_Exercise prompt_
Copy out the complete listing, word for word.

:: Provided records

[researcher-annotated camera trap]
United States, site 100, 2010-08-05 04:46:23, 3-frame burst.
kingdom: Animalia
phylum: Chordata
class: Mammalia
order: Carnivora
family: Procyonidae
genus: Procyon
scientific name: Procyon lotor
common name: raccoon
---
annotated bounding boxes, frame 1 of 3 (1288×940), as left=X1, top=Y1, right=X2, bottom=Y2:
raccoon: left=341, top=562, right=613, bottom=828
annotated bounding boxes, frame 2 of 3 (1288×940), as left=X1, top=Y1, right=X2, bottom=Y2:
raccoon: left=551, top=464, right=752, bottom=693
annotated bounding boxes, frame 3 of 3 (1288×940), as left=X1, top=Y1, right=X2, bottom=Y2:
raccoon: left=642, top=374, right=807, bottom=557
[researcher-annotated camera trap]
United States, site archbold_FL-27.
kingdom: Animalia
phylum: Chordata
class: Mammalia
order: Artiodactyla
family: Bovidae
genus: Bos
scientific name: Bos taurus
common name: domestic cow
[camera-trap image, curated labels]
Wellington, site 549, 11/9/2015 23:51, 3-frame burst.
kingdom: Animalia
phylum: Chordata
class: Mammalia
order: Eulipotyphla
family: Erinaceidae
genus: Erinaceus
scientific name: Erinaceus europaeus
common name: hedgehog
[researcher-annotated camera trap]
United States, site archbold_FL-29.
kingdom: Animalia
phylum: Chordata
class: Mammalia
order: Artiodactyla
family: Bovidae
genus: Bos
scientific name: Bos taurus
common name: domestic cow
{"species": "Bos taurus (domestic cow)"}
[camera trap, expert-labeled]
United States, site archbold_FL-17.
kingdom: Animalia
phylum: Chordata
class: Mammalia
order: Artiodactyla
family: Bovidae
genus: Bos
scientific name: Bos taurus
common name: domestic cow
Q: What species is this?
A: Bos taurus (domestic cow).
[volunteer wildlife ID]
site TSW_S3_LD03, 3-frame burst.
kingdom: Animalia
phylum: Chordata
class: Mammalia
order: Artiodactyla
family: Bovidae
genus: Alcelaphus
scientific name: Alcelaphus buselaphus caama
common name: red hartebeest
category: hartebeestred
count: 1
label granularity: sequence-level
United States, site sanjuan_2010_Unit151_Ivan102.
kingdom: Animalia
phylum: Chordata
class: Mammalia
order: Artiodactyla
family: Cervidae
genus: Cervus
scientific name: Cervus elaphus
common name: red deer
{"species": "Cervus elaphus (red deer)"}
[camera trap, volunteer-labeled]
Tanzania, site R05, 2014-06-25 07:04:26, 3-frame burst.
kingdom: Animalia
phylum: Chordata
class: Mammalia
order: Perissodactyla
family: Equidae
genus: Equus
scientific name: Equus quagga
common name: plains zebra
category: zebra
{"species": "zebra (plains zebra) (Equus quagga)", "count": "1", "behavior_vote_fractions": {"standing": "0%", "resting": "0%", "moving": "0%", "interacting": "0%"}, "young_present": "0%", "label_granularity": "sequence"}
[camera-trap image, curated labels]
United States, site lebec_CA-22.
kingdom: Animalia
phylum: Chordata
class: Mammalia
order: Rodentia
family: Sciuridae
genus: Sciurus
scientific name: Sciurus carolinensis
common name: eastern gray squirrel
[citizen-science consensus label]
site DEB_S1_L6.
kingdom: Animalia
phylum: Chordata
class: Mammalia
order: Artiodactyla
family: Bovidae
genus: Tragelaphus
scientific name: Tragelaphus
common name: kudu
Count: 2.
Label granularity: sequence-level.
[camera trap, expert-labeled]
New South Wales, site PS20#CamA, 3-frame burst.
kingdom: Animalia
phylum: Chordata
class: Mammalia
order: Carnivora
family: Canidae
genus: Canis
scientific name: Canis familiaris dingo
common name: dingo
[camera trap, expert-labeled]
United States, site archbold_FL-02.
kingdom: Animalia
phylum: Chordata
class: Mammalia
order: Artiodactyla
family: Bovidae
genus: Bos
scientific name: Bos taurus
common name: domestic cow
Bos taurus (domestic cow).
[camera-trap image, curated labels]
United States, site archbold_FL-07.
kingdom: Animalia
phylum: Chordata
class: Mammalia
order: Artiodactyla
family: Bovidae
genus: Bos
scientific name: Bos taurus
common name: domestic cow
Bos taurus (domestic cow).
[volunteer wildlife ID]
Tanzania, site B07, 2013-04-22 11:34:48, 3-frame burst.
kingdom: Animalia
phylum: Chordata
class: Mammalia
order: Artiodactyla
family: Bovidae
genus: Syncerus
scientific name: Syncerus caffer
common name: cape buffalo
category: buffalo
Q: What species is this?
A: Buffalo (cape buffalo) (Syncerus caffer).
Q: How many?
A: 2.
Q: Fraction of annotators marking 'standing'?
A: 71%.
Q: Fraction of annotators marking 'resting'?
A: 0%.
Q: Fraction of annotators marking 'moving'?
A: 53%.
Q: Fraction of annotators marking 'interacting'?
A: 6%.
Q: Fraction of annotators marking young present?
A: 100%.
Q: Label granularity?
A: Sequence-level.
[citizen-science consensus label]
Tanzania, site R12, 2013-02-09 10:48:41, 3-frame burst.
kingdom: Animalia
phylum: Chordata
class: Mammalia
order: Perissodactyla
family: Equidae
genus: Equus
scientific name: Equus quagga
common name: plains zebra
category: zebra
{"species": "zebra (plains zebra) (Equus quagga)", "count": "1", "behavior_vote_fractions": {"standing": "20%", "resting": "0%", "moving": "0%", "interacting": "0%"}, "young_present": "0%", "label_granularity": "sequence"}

::::

_Solution_
[researcher-annotated camera trap]
United States, site 100, 2010-08-05 04:46:23, 3-frame burst.
kingdom: Animalia
phylum: Chordata
class: Mammalia
order: Carnivora
family: Procyonidae
genus: Procyon
scientific name: Procyon lotor
common name: raccoon
---
annotated bounding boxes, frame 1 of 3 (1288×940), as left=X1, top=Y1, right=X2, bottom=Y2:
raccoon: left=341, top=562, right=613, bottom=828
annotated bounding boxes, frame 2 of 3 (1288×940), as left=X1, top=Y1, right=X2, bottom=Y2:
raccoon: left=551, top=464, right=752, bottom=693
annotated bounding boxes, frame 3 of 3 (1288×940), as left=X1, top=Y1, right=X2, bottom=Y2:
raccoon: left=642, top=374, right=807, bottom=557
[researcher-annotated camera trap]
United States, site archbold_FL-27.
kingdom: Animalia
phylum: Chordata
class: Mammalia
order: Artiodactyla
family: Bovidae
genus: Bos
scientific name: Bos taurus
common name: domestic cow
[camera-trap image, curated labels]
Wellington, site 549, 11/9/2015 23:51, 3-frame burst.
kingdom: Animalia
phylum: Chordata
class: Mammalia
order: Eulipotyphla
family: Erinaceidae
genus: Erinaceus
scientific name: Erinaceus europaeus
common name: hedgehog
[researcher-annotated camera trap]
United States, site archbold_FL-29.
kingdom: Animalia
phylum: Chordata
class: Mammalia
order: Artiodactyla
family: Bovidae
genus: Bos
scientific name: Bos taurus
common name: domestic cow
{"species": "Bos taurus (domestic cow)"}
[camera trap, expert-labeled]
United States, site archbold_FL-17.
kingdom: Animalia
phylum: Chordata
class: Mammalia
order: Artiodactyla
family: Bovidae
genus: Bos
scientific name: Bos taurus
common name: domestic cow
Q: What species is this?
A: Bos taurus (domestic cow).
[volunteer wildlife ID]
site TSW_S3_LD03, 3-frame burst.
kingdom: Animalia
phylum: Chordata
class: Mammalia
order: Artiodactyla
family: Bovidae
genus: Alcelaphus
scientific name: Alcelaphus buselaphus caama
common name: red hartebeest
category: hartebeestred
count: 1
label granularity: sequence-level
United States, site sanjuan_2010_Unit151_Ivan102.
kingdom: Animalia
phylum: Chordata
class: Mammalia
order: Artiodactyla
family: Cervidae
genus: Cervus
scientific name: Cervus elaphus
common name: red deer
{"species": "Cervus elaphus (red deer)"}
[camera trap, volunteer-labeled]
Tanzania, site R05, 2014-06-25 07:04:26, 3-frame burst.
kingdom: Animalia
phylum: Chordata
class: Mammalia
order: Perissodactyla
family: Equidae
genus: Equus
scientific name: Equus quagga
common name: plains zebra
category: zebra
{"species": "zebra (plains zebra) (Equus quagga)", "count": "1", "behavior_vote_fractions": {"standing": "0%", "resting": "0%", "moving": "0%", "interacting": "0%"}, "young_present": "0%", "label_granularity": "sequence"}
[camera-trap image, curated labels]
United States, site lebec_CA-22.
kingdom: Animalia
phylum: Chordata
class: Mammalia
order: Rodentia
family: Sciuridae
genus: Sciurus
scientific name: Sciurus carolinensis
common name: eastern gray squirrel
[citizen-science consensus label]
site DEB_S1_L6.
kingdom: Animalia
phylum: Chordata
class: Mammalia
order: Artiodactyla
family: Bovidae
genus: Tragelaphus
scientific name: Tragelaphus
common name: kudu
Count: 2.
Label granularity: sequence-level.
[camera trap, expert-labeled]
New South Wales, site PS20#CamA, 3-frame burst.
kingdom: Animalia
phylum: Chordata
class: Mammalia
order: Carnivora
family: Canidae
genus: Canis
scientific name: Canis familiaris dingo
common name: dingo
[camera trap, expert-labeled]
United States, site archbold_FL-02.
kingdom: Animalia
phylum: Chordata
class: Mammalia
order: Artiodactyla
family: Bovidae
genus: Bos
scientific name: Bos taurus
common name: domestic cow
Bos taurus (domestic cow).
[camera-trap image, curated labels]
United States, site archbold_FL-07.
kingdom: Animalia
phylum: Chordata
class: Mammalia
order: Artiodactyla
family: Bovidae
genus: Bos
scientific name: Bos taurus
common name: domestic cow
Bos taurus (domestic cow).
[volunteer wildlife ID]
Tanzania, site B07, 2013-04-22 11:34:48, 3-frame burst.
kingdom: Animalia
phylum: Chordata
class: Mammalia
order: Artiodactyla
family: Bovidae
genus: Syncerus
scientific name: Syncerus caffer
common name: cape buffalo
category: buffalo
Q: What species is this?
A: Buffalo (cape buffalo) (Syncerus caffer).
Q: How many?
A: 2.
Q: Fraction of annotators marking 'standing'?
A: 71%.
Q: Fraction of annotators marking 'resting'?
A: 0%.
Q: Fraction of annotators marking 'moving'?
A: 53%.
Q: Fraction of annotators marking 'interacting'?
A: 6%.
Q: Fraction of annotators marking young present?
A: 100%.
Q: Label granularity?
A: Sequence-level.
[citizen-science consensus label]
Tanzania, site R12, 2013-02-09 10:48:41, 3-frame burst.
kingdom: Animalia
phylum: Chordata
class: Mammalia
order: Perissodactyla
family: Equidae
genus: Equus
scientific name: Equus quagga
common name: plains zebra
category: zebra
{"species": "zebra (plains zebra) (Equus quagga)", "count": "1", "behavior_vote_fractions": {"standing": "20%", "resting": "0%", "moving": "0%", "interacting": "0%"}, "young_present": "0%", "label_granularity": "sequence"}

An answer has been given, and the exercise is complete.